Mentorship, career trajectory, and broader scientific impact
Singh credits mentorship as foundational to advancing rigorous science. She specifically acknowledges support from Professor Eva Harris at UC Berkeley and Professor Debra Murray at Baylor College of Medicine. These relationships exemplify how mentorship networks accelerate scientific maturity.
- Mentor influence: technical training, ethical research practices, and interdisciplinary connections.
- Funding pathways: fellowships like HHMI Hanna Gray provide resources and protected time for innovation.
- Publication and outreach: engagement with platforms ranging from Science Magazine to institutional channels amplifies reach.
Singh’s trajectory illustrates a model where mentorship, high-quality research, and strategic dissemination (including engagement with publishers like Elsevier and communicators such as MIT Technology Review) converge to produce measurable public-health benefit. Insight: deliberate mentorship and cross-sector communication transform a laboratory discovery into a population-level intervention.

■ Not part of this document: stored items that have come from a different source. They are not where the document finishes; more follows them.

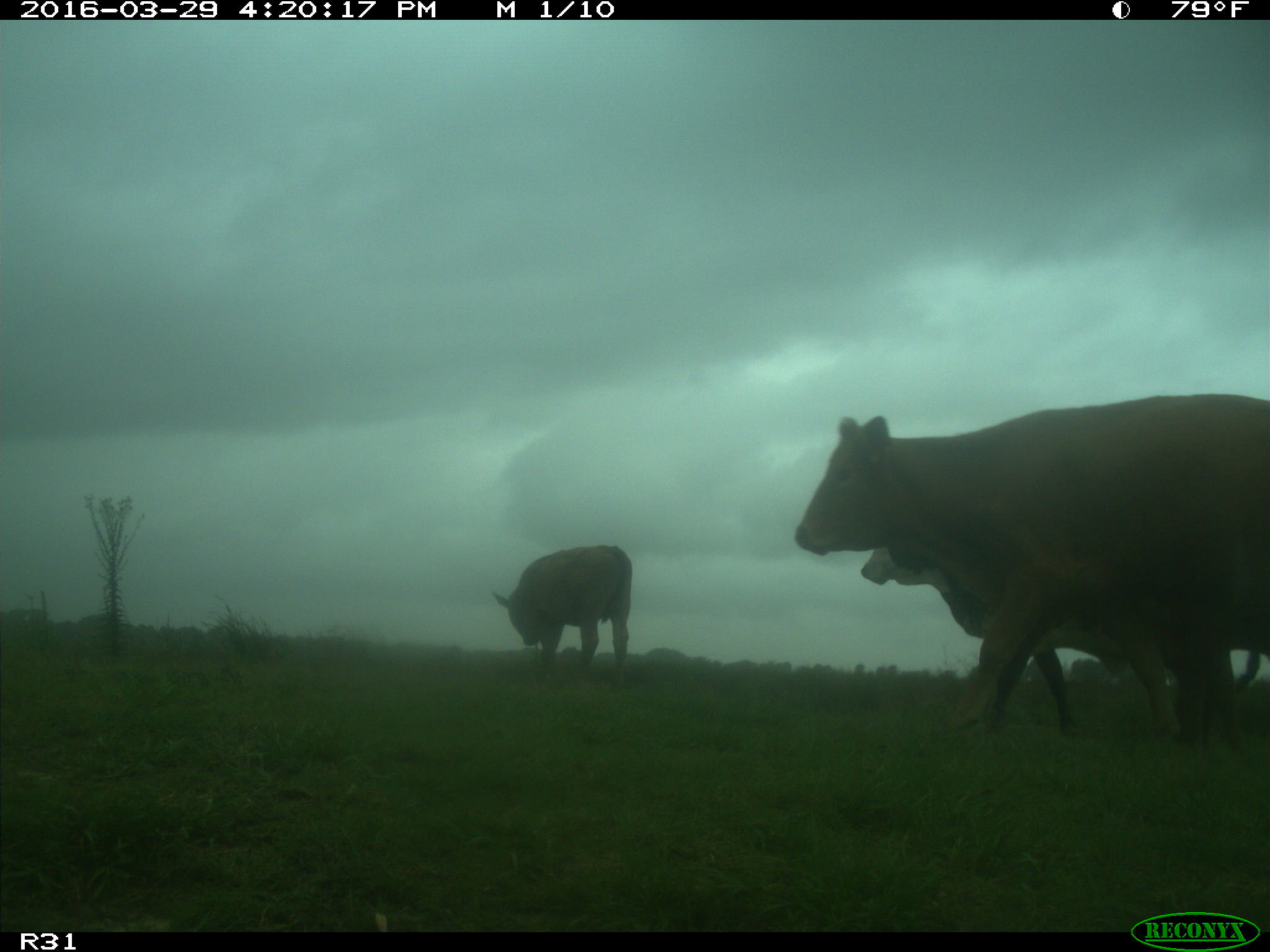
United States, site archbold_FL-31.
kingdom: Animalia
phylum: Chordata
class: Mammalia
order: Artiodactyla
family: Bovidae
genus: Bos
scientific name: Bos taurus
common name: domestic cow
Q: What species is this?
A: Bos taurus (domestic cow).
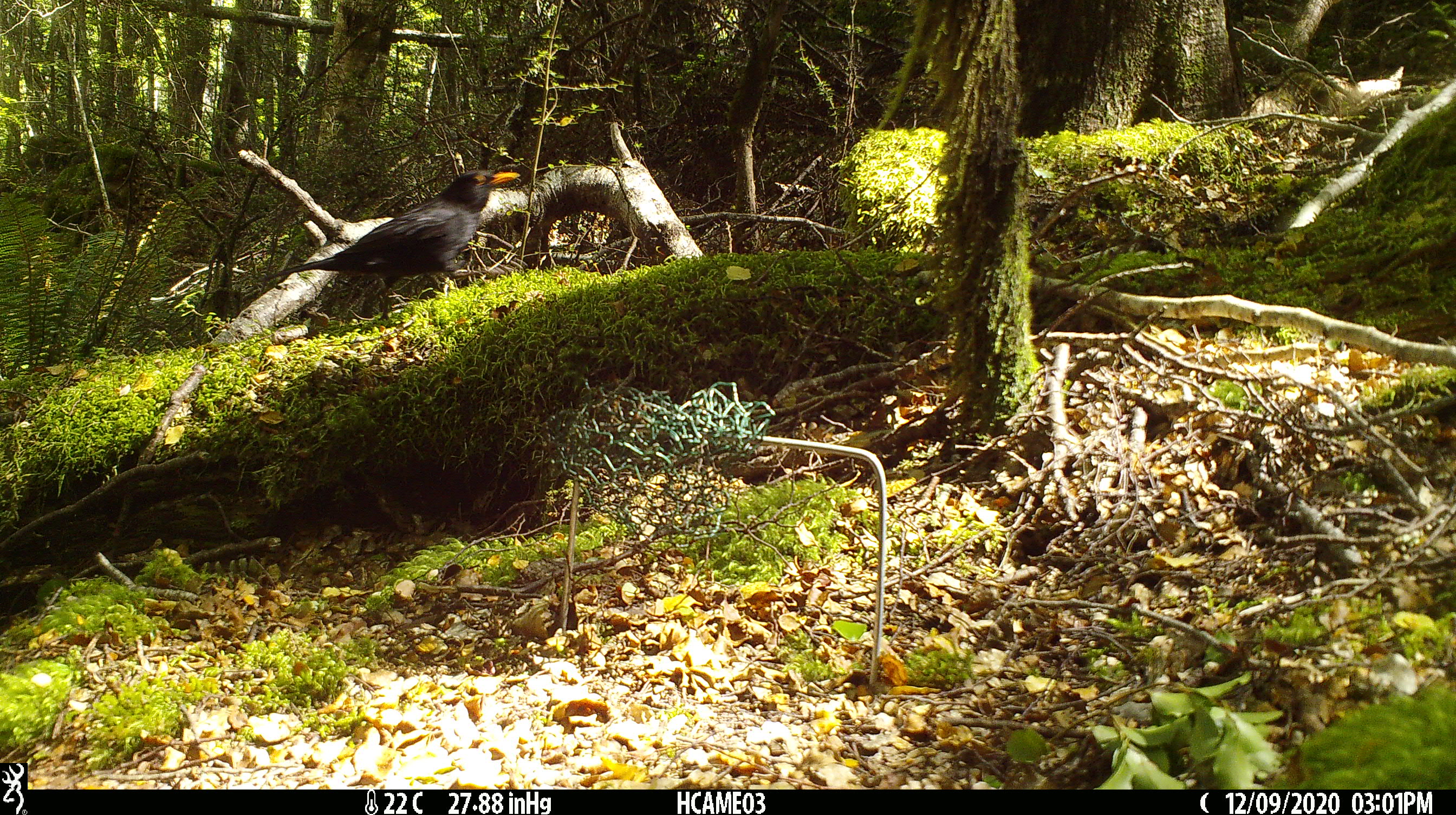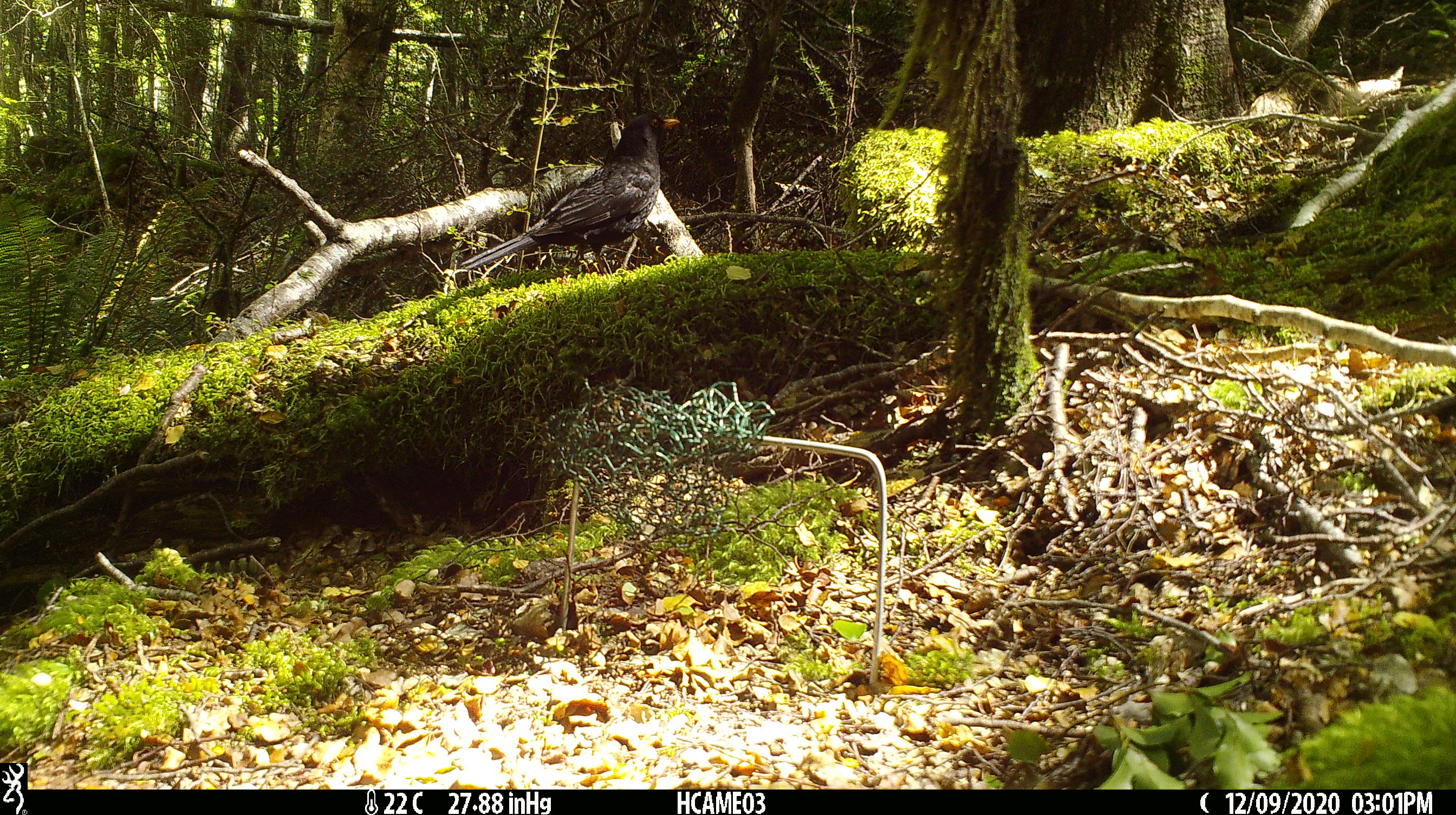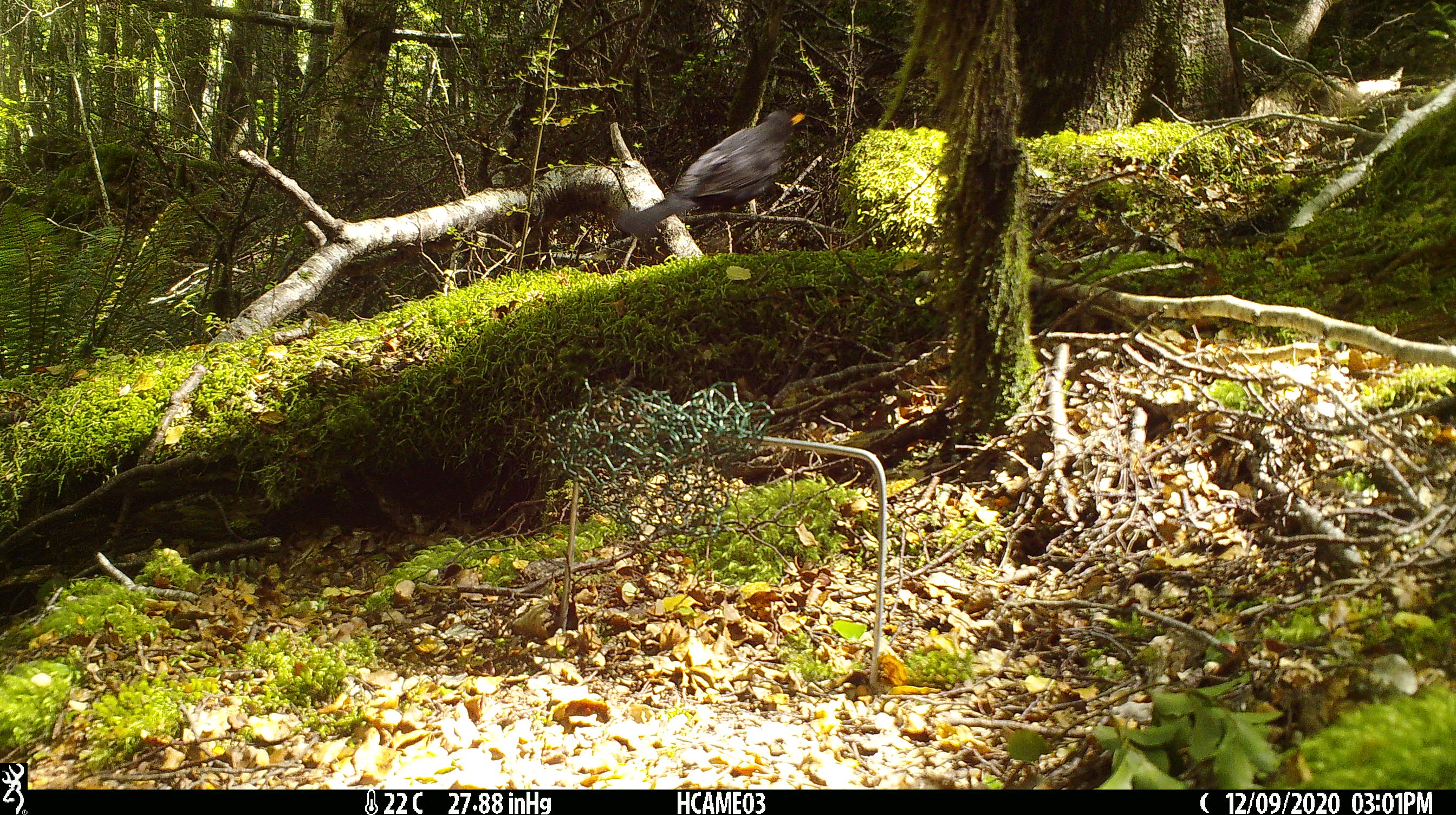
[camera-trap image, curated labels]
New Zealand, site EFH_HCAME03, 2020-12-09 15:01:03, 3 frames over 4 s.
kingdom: Animalia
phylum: Chordata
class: Aves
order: Passeriformes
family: Turdidae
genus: Turdus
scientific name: Turdus merula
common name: eurasian blackbird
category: blackbird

| Career Element | Benefit |
|---|---|
| Hanna Gray Fellowship | Protected research time and professional development for early-career scientists |
| Mentor network | Access to multidisciplinary expertise and institutional resources |
| Media and publication strategy | Broader uptake of findings through press, journals, and platforms like ResearchGate |
What does the STAT Wunderkind award recognize?
The STAT Wunderkind award highlights early-career scientists whose research shows exceptional promise and potential for near-term impact in health, medicine, or life sciences. In 2025, 29 honorees were selected from numerous nominations across North America.
What specific discovery earned Tulika Singh recognition?
Singh’s team identified a specific class of antibodies that may protect pregnant mothers from Zika-related infections. These antibodies are candidates for therapeutics or vaccine strategies designed to prevent fetal neurodevelopmental harm.
How does mentorship contribute to research translation?
Mentorship—exemplified by guidance from Professor Eva Harris and Professor Debra Murray—provides technical training, ethical oversight, and access to collaborative networks, all of which accelerate movement from bench discoveries to clinical applications.
Where can researchers follow Singh’s publications and updates?
Updates and publications may appear in peer-reviewed venues linked to organizations like Nature, Cell Press, and Science Magazine, as well as profile and preprint platforms such as ResearchGate. Media coverage can appear in outlets including STAT News and MIT Technology Review.